**Reading text**
———

UAT: Performance - BFS graph traversal uses list.pop(0) O(n) instead of deque.popleft() O(1) in ResourceRepository #4062

Open
opened 2026-04-06 09:49:19 +00:00 by freemo · 0 comments
Owner

Bug Report

What was tested: Performance of resource graph traversal in ResourceRepository._get_ancestors() and ResourceRepository._build_cycle_path() in src/cleveragents/infrastructure/database/repositories.py

Expected behavior:
BFS (Breadth-First Search) traversal should use collections.deque with popleft() for O(1) front-of-queue removal, as is standard practice for BFS algorithms.

Actual behavior:
Both _get_ancestors() (line 2701) and _build_cycle_path() (line 2724) implement BFS using a plain Python list with queue.pop(0). This is an O(n) operation per dequeue because Python lists must shift all remaining elements left after removing from index 0.

Code locations:

_get_ancestors() at line 2709–2721:

queue: list[str] = [resource_id]
while queue:
    current = queue.pop(0)  # O(n) — should be deque.popleft() O(1)
    ...
    queue.append(pid)

_build_cycle_path() at line 2737–2751:

queue: list[str] = [parent_id]
while queue and not found:
    current = queue.pop(0)  # O(n) — should be deque.popleft() O(1)
    ...
    queue.append(pid)

Performance impact:

  • For a resource graph with N nodes, the total cost of BFS is O(N²) instead of O(N)

———

**Given request 1**
Update the section of the bug report between "UAT: Performance - BFS" and "for BFS algorithms.", inclusive, changing "ResourceRepository" to "ResourceStore".

———

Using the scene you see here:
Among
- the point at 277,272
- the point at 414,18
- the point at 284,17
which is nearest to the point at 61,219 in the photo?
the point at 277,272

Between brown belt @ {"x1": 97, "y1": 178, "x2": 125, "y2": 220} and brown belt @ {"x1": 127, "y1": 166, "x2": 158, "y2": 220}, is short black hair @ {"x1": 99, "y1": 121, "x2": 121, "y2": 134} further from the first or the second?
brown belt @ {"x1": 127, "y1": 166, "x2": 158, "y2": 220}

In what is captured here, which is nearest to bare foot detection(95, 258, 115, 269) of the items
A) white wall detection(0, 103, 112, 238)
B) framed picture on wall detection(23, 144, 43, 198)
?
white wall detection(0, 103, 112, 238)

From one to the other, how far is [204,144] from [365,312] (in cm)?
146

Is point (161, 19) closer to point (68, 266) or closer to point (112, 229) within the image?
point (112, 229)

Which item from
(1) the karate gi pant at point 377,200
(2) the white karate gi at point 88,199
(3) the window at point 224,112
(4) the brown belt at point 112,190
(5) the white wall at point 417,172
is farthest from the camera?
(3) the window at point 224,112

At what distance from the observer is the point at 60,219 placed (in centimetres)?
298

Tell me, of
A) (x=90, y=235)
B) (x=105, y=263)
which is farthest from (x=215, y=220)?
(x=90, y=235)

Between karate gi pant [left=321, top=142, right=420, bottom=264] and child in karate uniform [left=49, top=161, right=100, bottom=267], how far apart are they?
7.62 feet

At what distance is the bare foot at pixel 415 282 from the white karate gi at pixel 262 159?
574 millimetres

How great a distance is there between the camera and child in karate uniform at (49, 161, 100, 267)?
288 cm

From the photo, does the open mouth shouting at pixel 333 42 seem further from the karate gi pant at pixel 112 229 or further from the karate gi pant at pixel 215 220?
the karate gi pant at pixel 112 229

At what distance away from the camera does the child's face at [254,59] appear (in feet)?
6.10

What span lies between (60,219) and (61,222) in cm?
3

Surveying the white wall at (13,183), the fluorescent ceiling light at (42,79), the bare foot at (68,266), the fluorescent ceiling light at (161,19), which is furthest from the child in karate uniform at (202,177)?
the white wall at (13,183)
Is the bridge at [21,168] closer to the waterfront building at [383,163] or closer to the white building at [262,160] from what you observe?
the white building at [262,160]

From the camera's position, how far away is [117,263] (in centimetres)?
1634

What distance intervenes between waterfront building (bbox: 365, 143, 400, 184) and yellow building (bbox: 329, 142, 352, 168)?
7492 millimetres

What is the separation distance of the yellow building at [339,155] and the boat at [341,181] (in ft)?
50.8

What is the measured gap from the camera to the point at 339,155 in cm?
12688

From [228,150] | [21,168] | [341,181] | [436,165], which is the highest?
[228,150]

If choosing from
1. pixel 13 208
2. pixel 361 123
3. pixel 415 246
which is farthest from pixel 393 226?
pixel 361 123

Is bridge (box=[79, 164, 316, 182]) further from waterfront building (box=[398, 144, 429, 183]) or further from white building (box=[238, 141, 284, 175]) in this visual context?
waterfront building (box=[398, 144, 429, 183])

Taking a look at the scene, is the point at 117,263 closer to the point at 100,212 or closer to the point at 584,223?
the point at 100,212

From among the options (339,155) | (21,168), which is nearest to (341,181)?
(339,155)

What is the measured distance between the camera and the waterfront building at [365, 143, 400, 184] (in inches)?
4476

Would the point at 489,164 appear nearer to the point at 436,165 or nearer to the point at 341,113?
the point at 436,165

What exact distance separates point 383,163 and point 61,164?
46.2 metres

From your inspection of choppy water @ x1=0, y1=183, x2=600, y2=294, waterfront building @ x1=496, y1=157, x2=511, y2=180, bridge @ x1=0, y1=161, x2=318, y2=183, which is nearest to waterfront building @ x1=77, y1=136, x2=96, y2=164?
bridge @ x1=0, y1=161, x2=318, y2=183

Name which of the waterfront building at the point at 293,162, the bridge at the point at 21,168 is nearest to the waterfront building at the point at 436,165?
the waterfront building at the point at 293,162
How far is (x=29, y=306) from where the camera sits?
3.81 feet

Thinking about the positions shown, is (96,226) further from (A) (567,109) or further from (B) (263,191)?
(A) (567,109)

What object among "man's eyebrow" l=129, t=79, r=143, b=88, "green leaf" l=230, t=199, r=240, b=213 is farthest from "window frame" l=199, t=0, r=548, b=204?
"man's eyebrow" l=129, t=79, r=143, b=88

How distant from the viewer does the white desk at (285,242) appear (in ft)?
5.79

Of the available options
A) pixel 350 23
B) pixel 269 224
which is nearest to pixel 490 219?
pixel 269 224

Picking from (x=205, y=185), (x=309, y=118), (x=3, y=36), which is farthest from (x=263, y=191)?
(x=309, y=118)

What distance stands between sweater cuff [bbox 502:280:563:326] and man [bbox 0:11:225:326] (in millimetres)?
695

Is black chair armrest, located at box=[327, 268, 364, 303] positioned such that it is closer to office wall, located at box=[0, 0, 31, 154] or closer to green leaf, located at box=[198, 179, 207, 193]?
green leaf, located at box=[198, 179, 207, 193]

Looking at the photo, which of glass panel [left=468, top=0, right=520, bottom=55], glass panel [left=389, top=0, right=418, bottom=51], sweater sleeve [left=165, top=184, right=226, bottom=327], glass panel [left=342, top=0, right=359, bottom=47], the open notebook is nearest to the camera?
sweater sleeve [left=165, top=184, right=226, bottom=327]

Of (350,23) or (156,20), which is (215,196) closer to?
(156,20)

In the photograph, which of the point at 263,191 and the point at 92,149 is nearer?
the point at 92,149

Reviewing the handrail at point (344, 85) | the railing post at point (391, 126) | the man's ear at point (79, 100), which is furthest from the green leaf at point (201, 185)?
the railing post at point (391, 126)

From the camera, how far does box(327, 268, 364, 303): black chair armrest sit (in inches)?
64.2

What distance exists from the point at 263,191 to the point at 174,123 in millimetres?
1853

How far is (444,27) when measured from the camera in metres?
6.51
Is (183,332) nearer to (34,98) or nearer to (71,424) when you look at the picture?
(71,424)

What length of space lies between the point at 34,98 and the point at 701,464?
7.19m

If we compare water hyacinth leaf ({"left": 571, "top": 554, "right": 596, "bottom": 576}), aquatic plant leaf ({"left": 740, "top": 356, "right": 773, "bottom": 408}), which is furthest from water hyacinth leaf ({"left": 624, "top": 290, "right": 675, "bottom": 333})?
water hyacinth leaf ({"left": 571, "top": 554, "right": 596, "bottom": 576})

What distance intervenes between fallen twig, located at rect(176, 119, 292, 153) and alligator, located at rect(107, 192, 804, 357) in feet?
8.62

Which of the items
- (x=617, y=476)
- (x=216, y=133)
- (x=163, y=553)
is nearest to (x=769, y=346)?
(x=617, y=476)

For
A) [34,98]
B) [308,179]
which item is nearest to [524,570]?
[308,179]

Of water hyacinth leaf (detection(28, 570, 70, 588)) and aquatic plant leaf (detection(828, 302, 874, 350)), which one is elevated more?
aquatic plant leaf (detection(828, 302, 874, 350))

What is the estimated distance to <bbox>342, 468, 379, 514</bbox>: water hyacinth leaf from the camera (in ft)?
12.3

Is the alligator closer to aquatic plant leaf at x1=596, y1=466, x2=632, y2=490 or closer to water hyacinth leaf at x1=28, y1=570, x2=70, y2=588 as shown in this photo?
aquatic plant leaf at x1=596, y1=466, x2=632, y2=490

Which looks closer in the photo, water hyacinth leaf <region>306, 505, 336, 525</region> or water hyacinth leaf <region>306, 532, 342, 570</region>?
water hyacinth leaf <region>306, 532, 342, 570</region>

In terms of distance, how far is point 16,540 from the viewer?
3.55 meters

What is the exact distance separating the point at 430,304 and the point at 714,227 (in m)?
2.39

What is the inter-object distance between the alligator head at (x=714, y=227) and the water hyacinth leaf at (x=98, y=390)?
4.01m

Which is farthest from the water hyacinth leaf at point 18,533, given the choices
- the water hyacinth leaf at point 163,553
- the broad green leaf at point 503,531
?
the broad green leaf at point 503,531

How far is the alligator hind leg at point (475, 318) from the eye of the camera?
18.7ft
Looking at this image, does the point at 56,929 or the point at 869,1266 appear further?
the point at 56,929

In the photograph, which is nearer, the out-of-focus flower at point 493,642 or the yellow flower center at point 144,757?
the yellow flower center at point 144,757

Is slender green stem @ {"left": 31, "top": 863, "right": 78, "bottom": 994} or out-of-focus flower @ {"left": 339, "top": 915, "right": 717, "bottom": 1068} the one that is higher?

———

**Given request 2**
Arrange the entries between the lines holding "Which item from" and "7492 millimetres", inclusive, as a Markdown table with the columns No. and Line, giving each nonblank line its own numbered row.

**Solution 1**
UAT: Performance - BFS graph traversal uses list.pop(0) O(n) instead of deque.popleft() O(1) in ResourceStore #4062

Open
opened 2026-04-06 09:49:19 +00:00 by freemo · 0 comments
Owner

Bug Report

What was tested: Performance of resource graph traversal in ResourceStore._get_ancestors() and ResourceStore._build_cycle_path() in src/cleveragents/infrastructure/database/repositories.py

Expected behavior:
BFS (Breadth-First Search) traversal should use collections.deque with popleft() for O(1) front-of-queue removal, as is standard practice for BFS algorithms.

**Solution 2**
| No. | Line |
|---|---|
| 1 | Which item from |
| 2 | (1) the karate gi pant at point 377,200 |
| 3 | (2) the white karate gi at point 88,199 |
| 4 | (3) the window at point 224,112 |
| 5 | (4) the brown belt at point 112,190 |
| 6 | (5) the white wall at point 417,172 |
| 7 | is farthest from the camera? |
| 8 | (3) the window at point 224,112 |
| 9 | At what distance from the observer is the point at 60,219 placed (in centimetres)? |
| 10 | 298 |
| 11 | Tell me, of |
| 12 | A) (x=90, y=235) |
| 13 | B) (x=105, y=263) |
| 14 | which is farthest from (x=215, y=220)? |
| 15 | (x=90, y=235) |
| 16 | Between karate gi pant [left=321, top=142, right=420, bottom=264] and child in karate uniform [left=49, top=161, right=100, bottom=267], how far apart are they? |
| 17 | 7.62 feet |
| 18 | At what distance is the bare foot at pixel 415 282 from the white karate gi at pixel 262 159? |
| 19 | 574 millimetres |
| 20 | How great a distance is there between the camera and child in karate uniform at (49, 161, 100, 267)? |
| 21 | 288 cm |
| 22 | From the photo, does the open mouth shouting at pixel 333 42 seem further from the karate gi pant at pixel 112 229 or further from the karate gi pant at pixel 215 220? |
| 23 | the karate gi pant at pixel 112 229 |
| 24 | At what distance away from the camera does the child's face at [254,59] appear (in feet)? |
| 25 | 6.10 |
| 26 | What span lies between (60,219) and (61,222) in cm? |
| 27 | 3 |
| 28 | Surveying the white wall at (13,183), the fluorescent ceiling light at (42,79), the bare foot at (68,266), the fluorescent ceiling light at (161,19), which is furthest from the child in karate uniform at (202,177)? |
| 29 | the white wall at (13,183) |
| 30 | Is the bridge at [21,168] closer to the waterfront building at [383,163] or closer to the white building at [262,160] from what you observe? |
| 31 | the white building at [262,160] |
| 32 | From the camera's position, how far away is [117,263] (in centimetres)? |
| 33 | 1634 |
| 34 | What distance intervenes between waterfront building (bbox: 365, 143, 400, 184) and yellow building (bbox: 329, 142, 352, 168)? |
| 35 | 7492 millimetres |